The outcomes and corresponding $$X$$ values are:

• HHH: Pairs (H,H) and (H,H) → No tail follows head → $$X = 0$$
• HHT: Pair (H,H) → No; Pair (H,T) → Yes → $$X = 1$$
• HTH: Pair (H,T) → Yes; Pair (T,H) → No → $$X = 1$$
• HTT: Pair (H,T) → Yes; Pair (T,T) → No → $$X = 1$$
• THH: Pair (T,H) → No; Pair (H,H) → No → $$X = 0$$
• THT: Pair (T,H) → No; Pair (H,T) → Yes → $$X = 1$$
• TTH: Pair (T,T) → No; Pair (T,H) → No → $$X = 0$$
• TTT: Pairs (T,T) and (T,T) → No → $$X = 0$$

Tabulating the values:

• $$X = 0$$ for HHH, THH, TTH, TTT → 4 outcomes
• $$X = 1$$ for HHT, HTH, HTT, THT → 4 outcomes

Note that $$X$$ can only be 0 or 1 because it is impossible to have two occurrences (as that would require overlapping pairs like (H,T) and (T,H), which conflict on the middle toss).
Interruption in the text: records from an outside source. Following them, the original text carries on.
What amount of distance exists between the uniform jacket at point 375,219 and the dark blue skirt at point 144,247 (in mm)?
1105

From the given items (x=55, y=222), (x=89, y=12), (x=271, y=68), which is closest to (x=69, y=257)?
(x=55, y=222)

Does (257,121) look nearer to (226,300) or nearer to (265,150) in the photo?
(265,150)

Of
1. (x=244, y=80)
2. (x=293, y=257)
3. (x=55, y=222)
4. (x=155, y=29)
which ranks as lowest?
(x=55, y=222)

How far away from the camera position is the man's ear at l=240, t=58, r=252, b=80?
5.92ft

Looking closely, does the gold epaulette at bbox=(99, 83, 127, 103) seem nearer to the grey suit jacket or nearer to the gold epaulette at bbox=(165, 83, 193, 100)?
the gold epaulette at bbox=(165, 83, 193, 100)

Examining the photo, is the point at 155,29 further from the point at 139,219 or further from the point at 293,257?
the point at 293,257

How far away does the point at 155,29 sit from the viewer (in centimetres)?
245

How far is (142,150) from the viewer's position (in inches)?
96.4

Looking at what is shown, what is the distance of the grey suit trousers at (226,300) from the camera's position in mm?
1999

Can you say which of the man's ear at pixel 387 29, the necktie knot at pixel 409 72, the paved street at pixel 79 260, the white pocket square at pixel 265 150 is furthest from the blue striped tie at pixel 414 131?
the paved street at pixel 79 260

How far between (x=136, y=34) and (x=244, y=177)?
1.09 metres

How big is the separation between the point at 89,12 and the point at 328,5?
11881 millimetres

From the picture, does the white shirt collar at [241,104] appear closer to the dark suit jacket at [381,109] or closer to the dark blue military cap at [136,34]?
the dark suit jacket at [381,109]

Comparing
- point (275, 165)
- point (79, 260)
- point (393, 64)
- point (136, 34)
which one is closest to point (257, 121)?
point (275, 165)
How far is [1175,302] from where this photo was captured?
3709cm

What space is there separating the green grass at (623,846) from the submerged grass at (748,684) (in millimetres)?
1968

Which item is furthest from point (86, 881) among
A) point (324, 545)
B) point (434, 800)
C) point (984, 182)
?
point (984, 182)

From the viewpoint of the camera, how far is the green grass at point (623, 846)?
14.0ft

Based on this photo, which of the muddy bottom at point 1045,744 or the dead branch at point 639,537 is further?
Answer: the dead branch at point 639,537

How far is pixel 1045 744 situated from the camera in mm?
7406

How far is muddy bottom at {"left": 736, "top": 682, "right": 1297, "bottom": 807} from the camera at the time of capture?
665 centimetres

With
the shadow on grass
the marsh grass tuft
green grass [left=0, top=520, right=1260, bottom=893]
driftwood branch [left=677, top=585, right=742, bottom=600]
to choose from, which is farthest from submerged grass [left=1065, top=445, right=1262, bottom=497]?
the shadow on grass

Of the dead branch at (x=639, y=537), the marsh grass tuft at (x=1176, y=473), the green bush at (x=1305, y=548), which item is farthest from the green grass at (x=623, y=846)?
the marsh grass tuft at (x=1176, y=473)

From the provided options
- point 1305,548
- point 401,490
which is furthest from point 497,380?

The probability mass function is:

• $$P(X=0) = \frac{4}{8} = \frac{1}{2}$$
• $$P(X=1) = \frac{4}{8} = \frac{1}{2}$$

The mean $$\mu$$ is the expected value of $$X$$. The formula for expected value is $$\mu = E(X) = \sum x_i \cdot P(X = x_i)$$.

So,

$$\mu = 0 \cdot P(X=0) + 1 \cdot P(X=1) = 0 \cdot \frac{1}{2} + 1 \cdot \frac{1}{2} = \frac{1}{2}$$

The variance $$\sigma^2$$ is given by $$\sigma^2 = E(X^2) - [E(X)]^2$$. First, compute $$E(X^2)$$:

$$E(X^2) = 0^2 \cdot P(X=0) + 1^2 \cdot P(X=1) = 0 \cdot \frac{1}{2} + 1 \cdot \frac{1}{2} = \frac{1}{2}$$

Then,

$$\sigma^2 = E(X^2) - [E(X)]^2 = \frac{1}{2} - \left(\frac{1}{2}\right)^2 = \frac{1}{2} - \frac{1}{4} = \frac{1}{4}$$

Now, compute $$\mu + \sigma^2$$:

$$\mu + \sigma^2 = \frac{1}{2} + \frac{1}{4} = \frac{2}{4} + \frac{1}{4} = \frac{3}{4}$$

Then, $$64(\mu + \sigma^2) = 64 \cdot \frac{3}{4} = 64 \cdot 0.75 = 48$$.

Thus, the value is 48, which corresponds to option D.